In JURI, the Commission defended the measure again. The SPC extension, the Commission said, is “well documented in the staff working document,” a “robust estimate” built on European Medicines Agency data on eligible products and market data from the firm IQVIA. The official called it “a quite targeted incentive”: open only to a genuine alternative for patients, “not another me too,” and to products “developed and partly manufactured in the EU.”
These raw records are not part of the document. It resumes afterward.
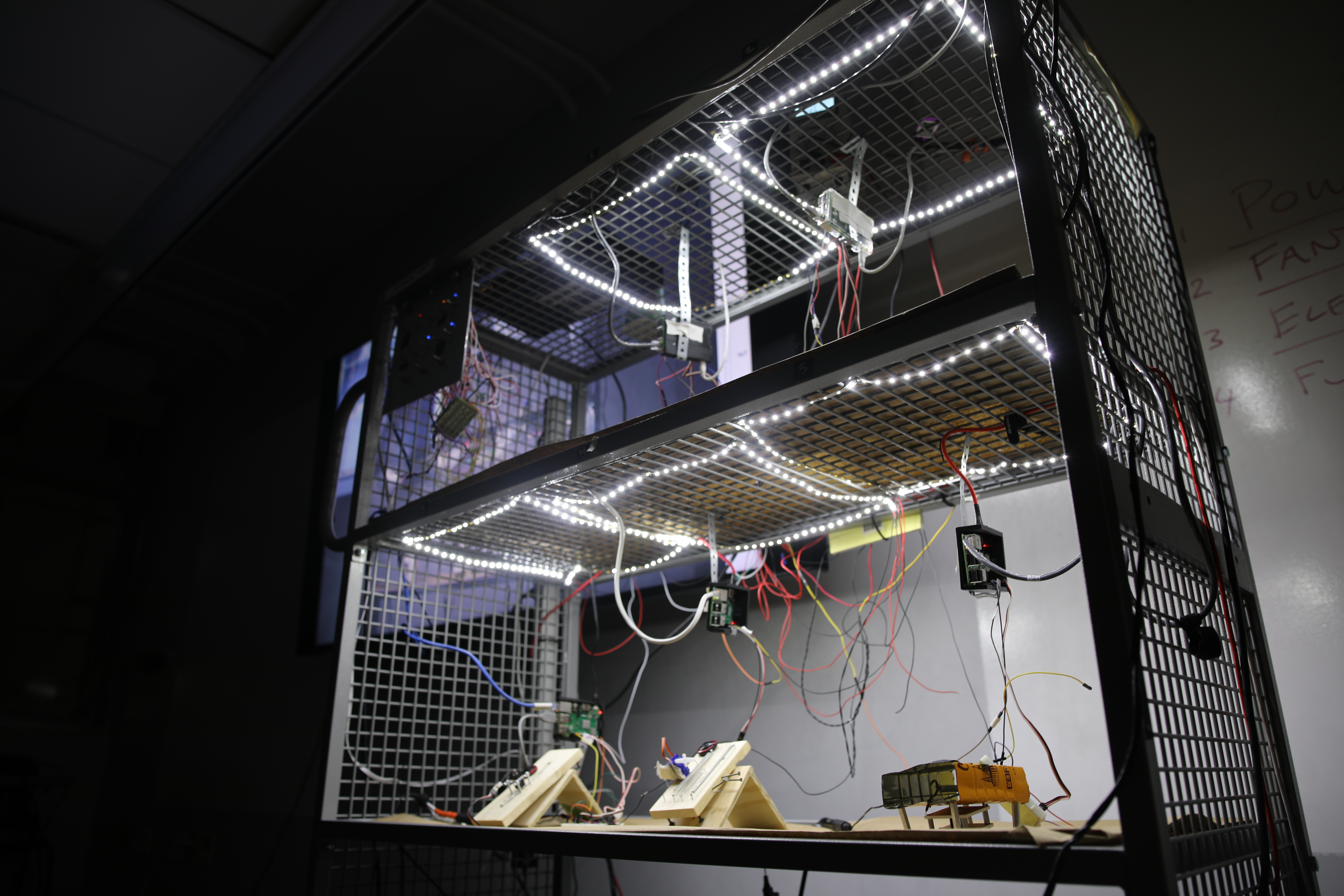 This instrument interprets the physical and digital labor of computer networking technology. It is made with 9 computers with custom server code, DIY electronics, and recycled objects.
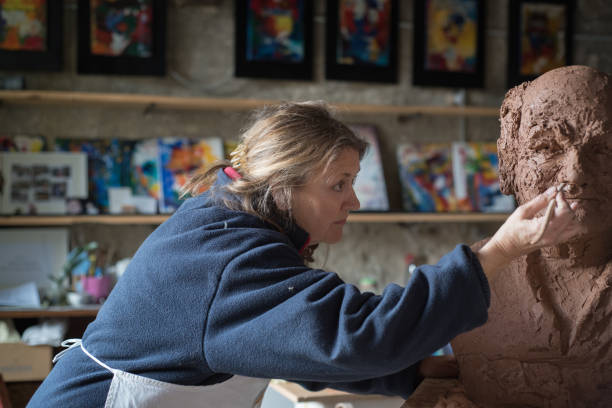 istock Portrait of a sculptor in her workshop, Provence 945037774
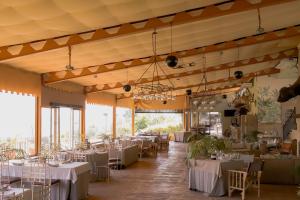 un salón de banquetes con mesas y sillas blancas en Hacienda El Rosalejo, en Villamartín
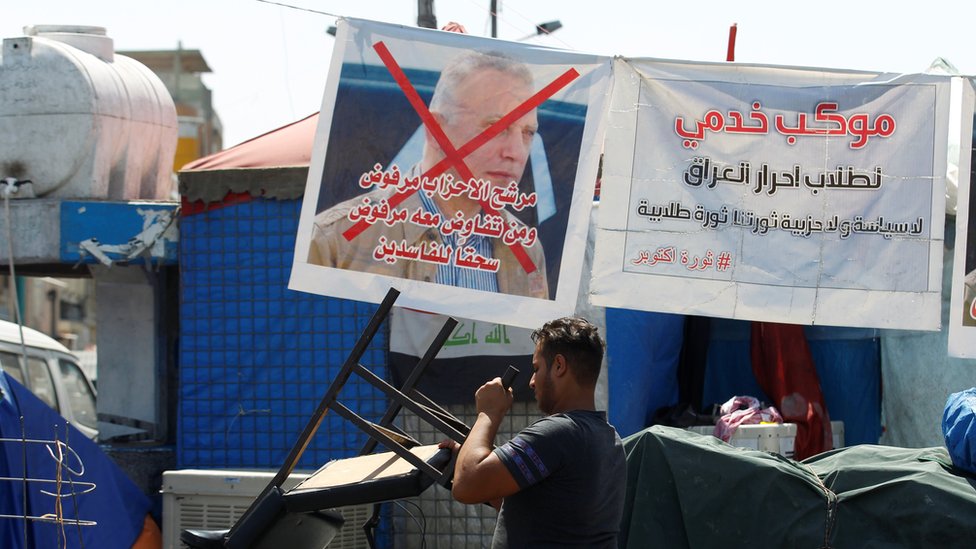 Иракский протестующий проходит мимо плаката с отказом от нового премьер-министра Мустафы аль-Кадими на площади Тахрир, Багдад, Ирак (7 мая 2020 г.)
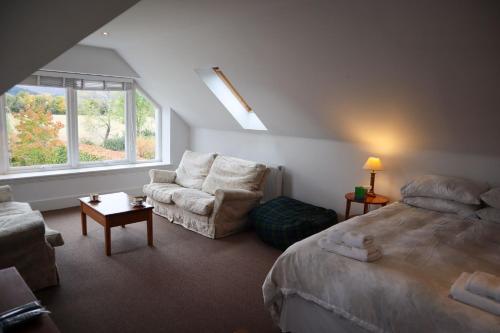 1 dormitorio con cama, sofá y ventana en Chauffeurs Cottage, en Comrie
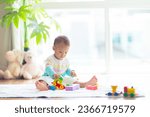 Small photo of Adorable Asian baby boy learning to crawl and playing with colorful block toy in white sunny bedroom. Cute laughing child crawling on a play mat. Nursery, clothing and toys for little kids.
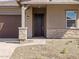 Close-up of the home's entrance featuring a dark wood door and stone veneer accents at 17636 W Pierson St, Goodyear, AZ 85395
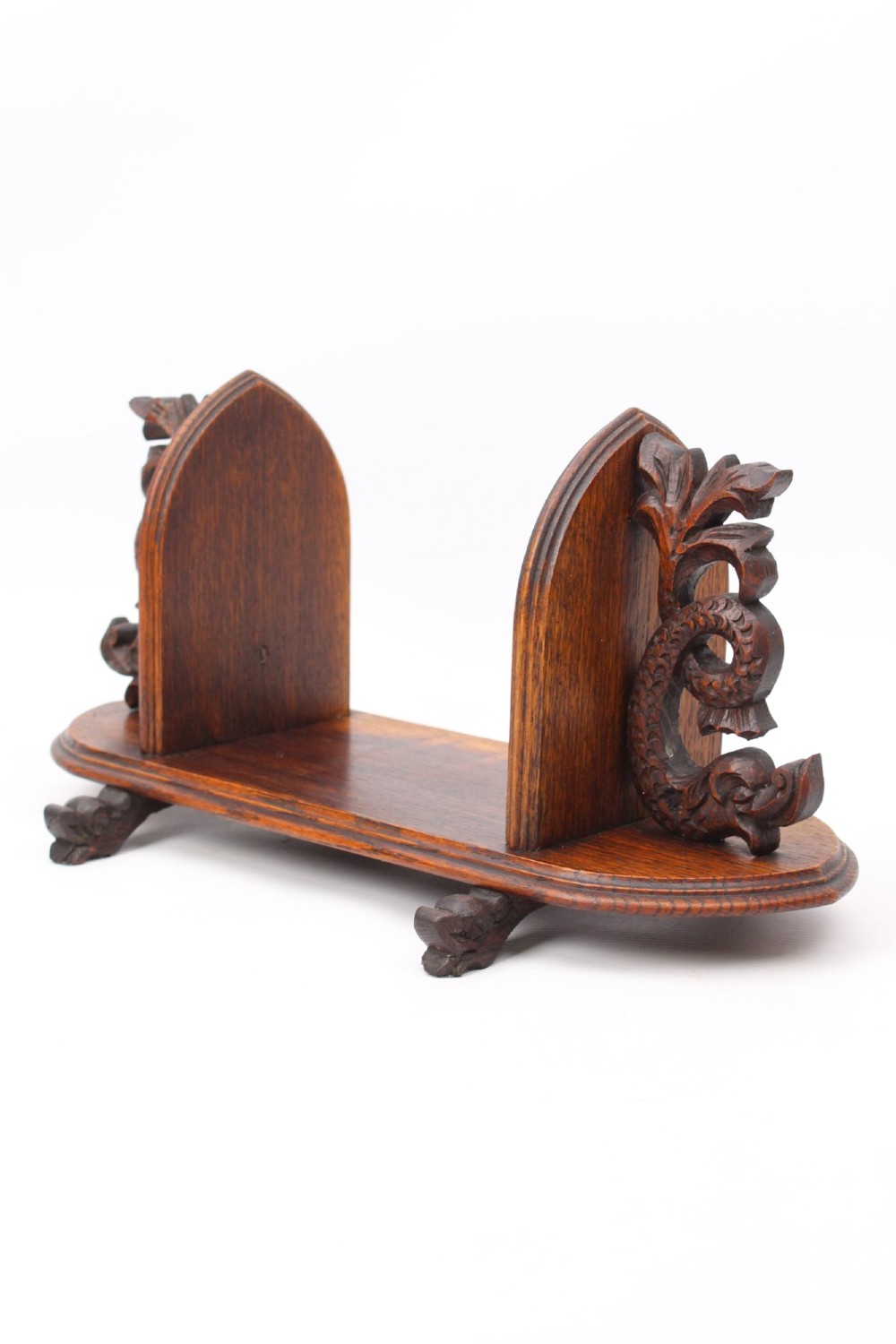 A dark oak desktop book stand featuring pointed arch uprights, carved mythical creature side accents, and scroll feet.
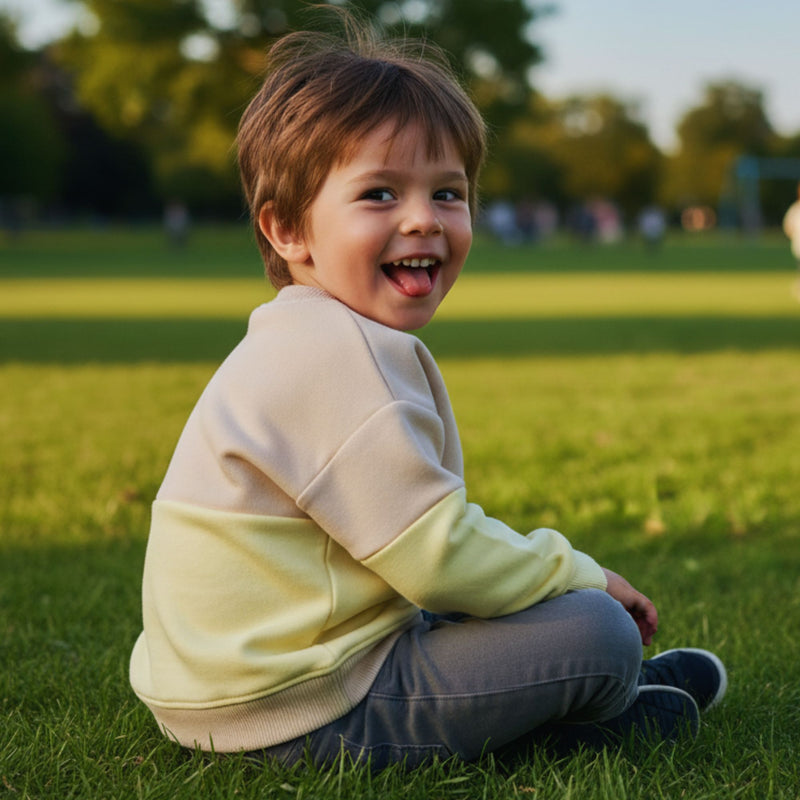 Child sitting on grass in a park with a blurred background wearing a spill resistant sweat lemonade and oat sweat by Natural Rascals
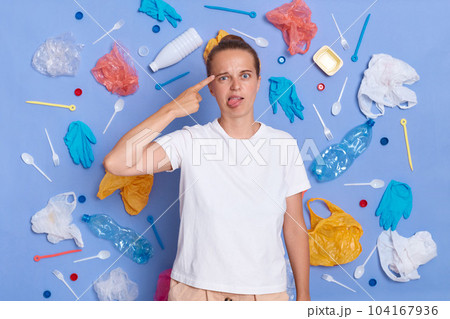 Portrait of funny woman dressed in white T-shirt surrounded with picked plastic litter isolated on blue wall, making suicide gesture and showing tongue out, being tired of pollution. 104167936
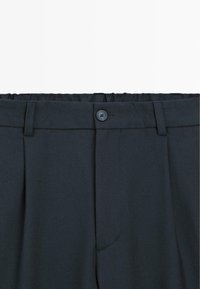 Tmavě šedé kalhoty na míru s hladkou texturou, vybavené širokým pasovým lemem, předními sklady a knoflíkovým zapínáním v pase.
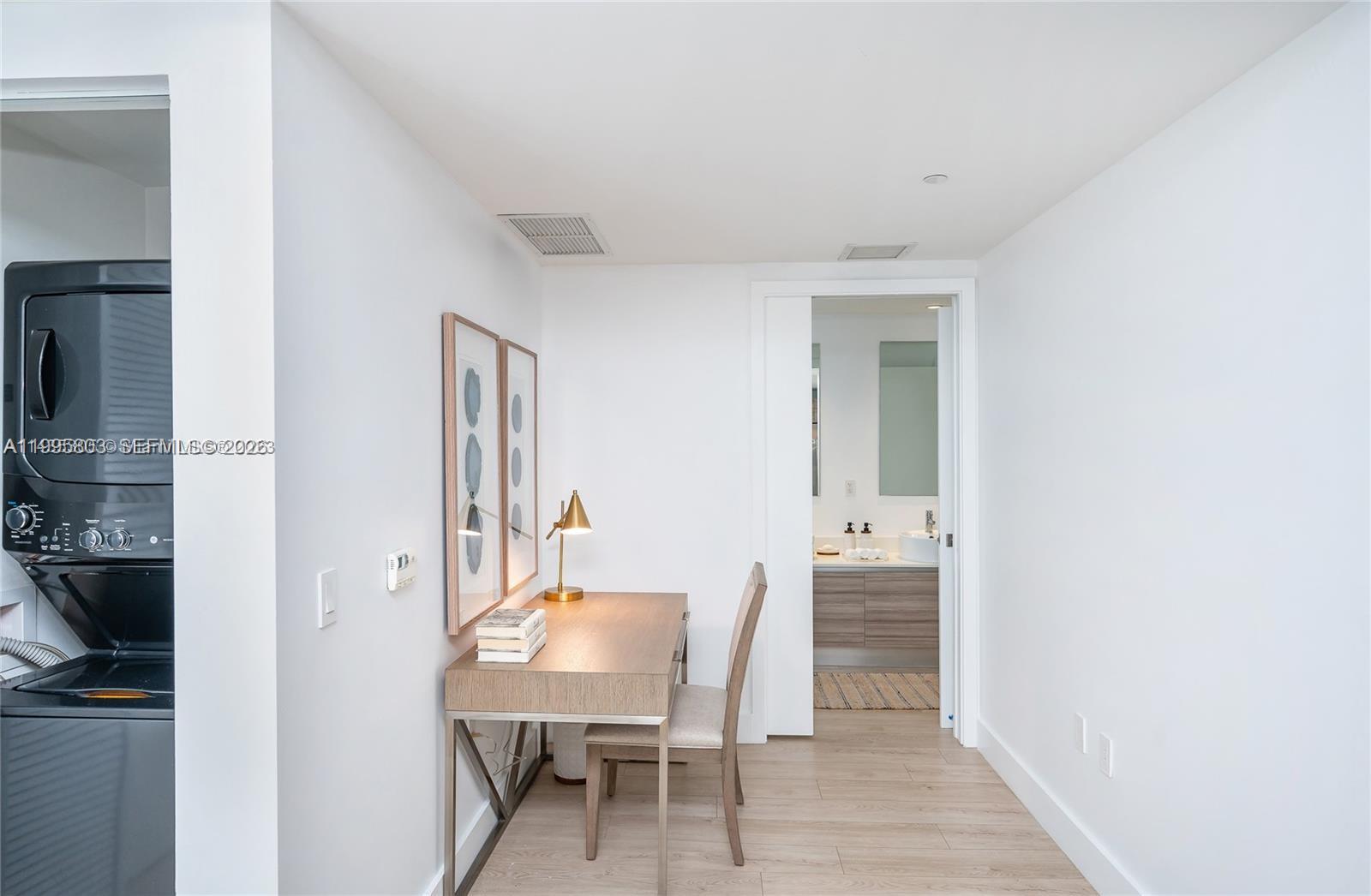 A small home office area features a wooden desk and chair next to a bathroom — 121 NE 34th St # L402, Miami FL 33137, MIAMI, FL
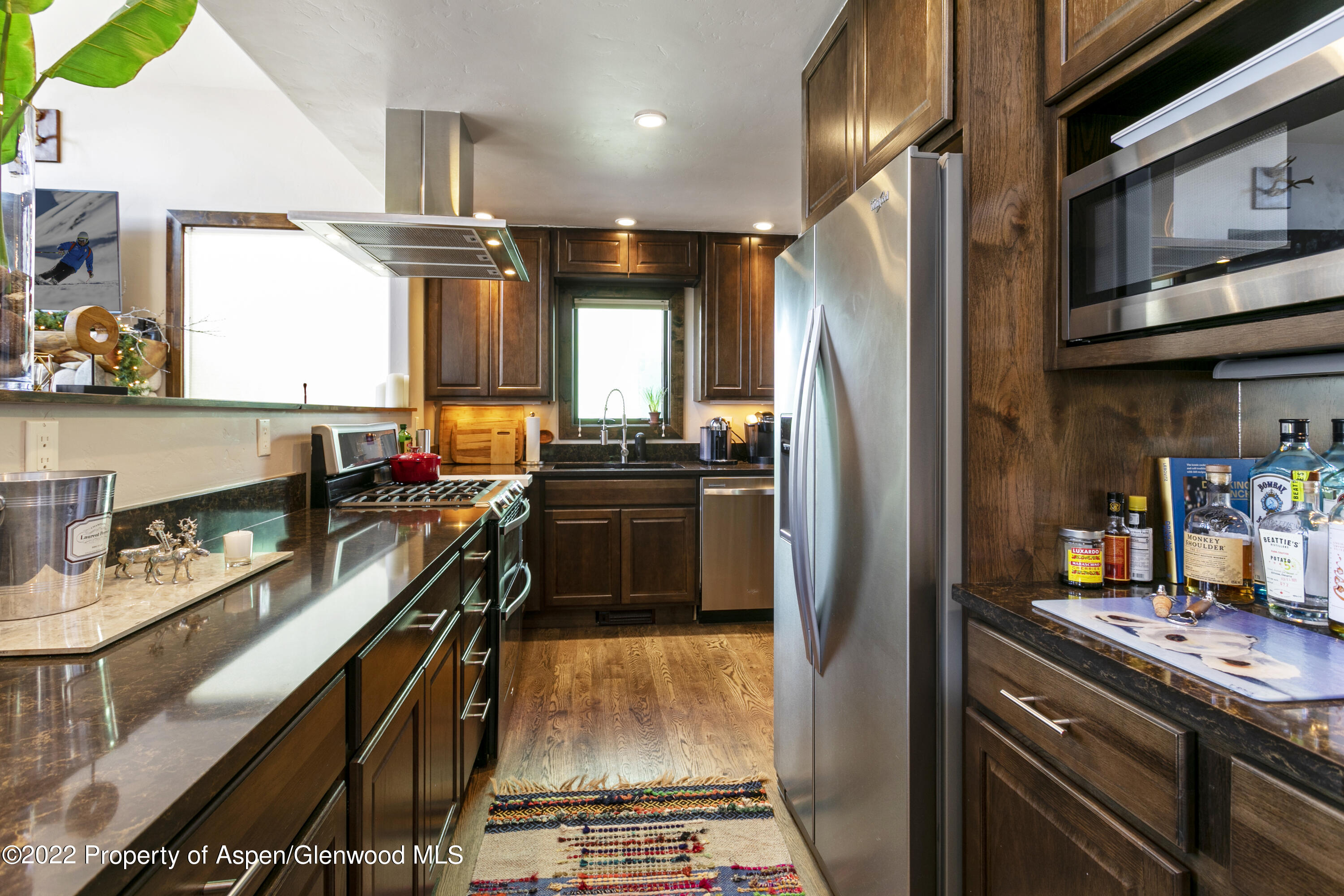 850 Main Street, Unit B Minturn, CO 81645 - Photo 7 of 24 a kitchen with stainless steel appliances granite countertop a sink stove and refrigerator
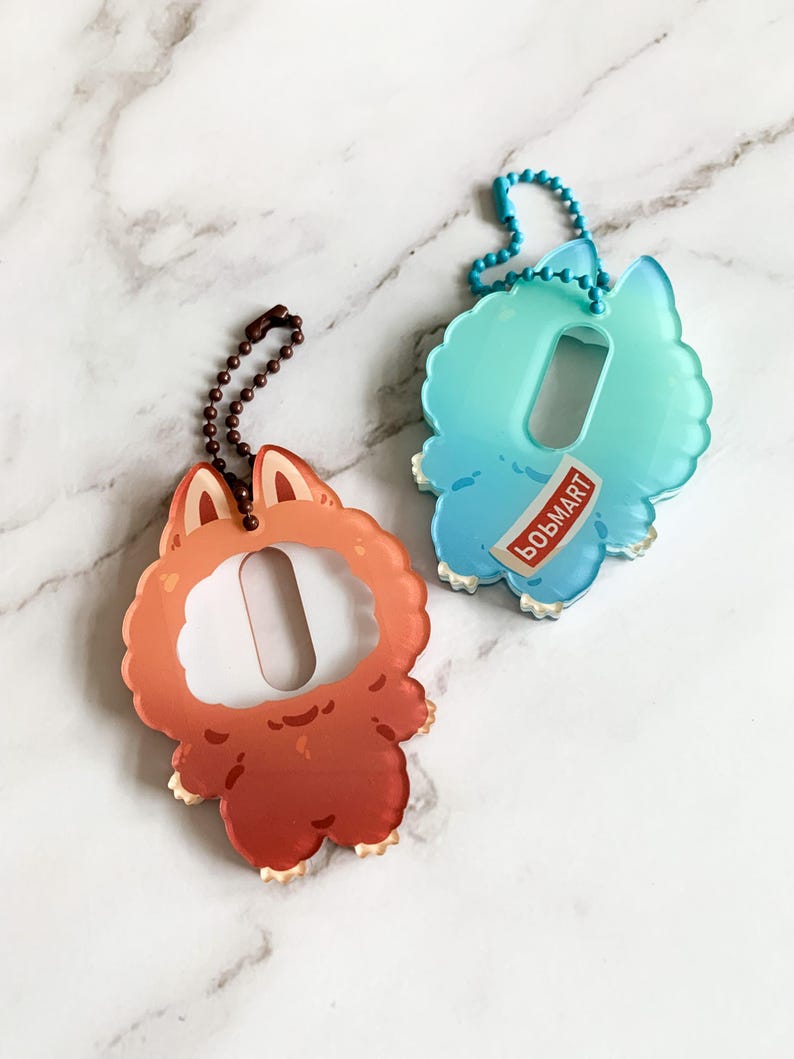 May include: Two acrylic keychains. One is orange with a fox-like design, the other is blue and teal with a cloud-like design. Both have a rectangular opening and a chain for attachment. The blue keychain has the word "BOBMART" printed on it.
The industry’s counter-case

The research-based industry is pushing the other way. A European Federation of Pharmaceutical Industries and Associations (EFPIA) analysis published on 18 June makes the case for the certificate as part of what keeps biotech investment in Europe. According to the industry, extending patent-related incentives encourages research spending and foreign investment, and countries with stronger intellectual property protection tend to host more clinical trials, especially for biologic medicines

By that logic the SPC extension is one of the few measures in the Act that strengthens protection. Europe, the analysis adds, is already losing ground: EU firms drew 7% of global health biotechnology venture capital investment from 2015 to June 2025 against 63% in the United States. Additionally, 66 out of 67 EU biotech companies that went public since 2020 listed outside the EU.

It attacks the route JURI wants to widen. It argues that the general pharmaceutical legislation already weakens intellectual property protection by allowing generic manufacturers to do more preparatory work before patents expire. Where Wölken wants biosimilar makers to start stockpiling earlier, industry sees that pre-expiry activity as eroding the protection it wants the Biotech Act to reinforce.

A reading, not a ruling

The ENVI text is a draft opinion, not a decision. Its deadline for amendments is 25 June. Once adopted, the opinion passes to the lead committees, Public Health (SANT) and Industry, Research and Energy (ITRE), which hold the pen.

SANT and ITRE will debate their joint draft report on 29 June, meeting under the joint committee procedure. Members will exchange views and set out their priorities before the deadline to table amendments, set for 7 July. The SANT vote on the file is expected in September.

That leaves the file pulling in different directions. Industry wants the extension widened. Two opinion committees, ENVI and JURI, want it deleted. The Commission wants it kept as designed — with the ITRE committee taking a similar stance.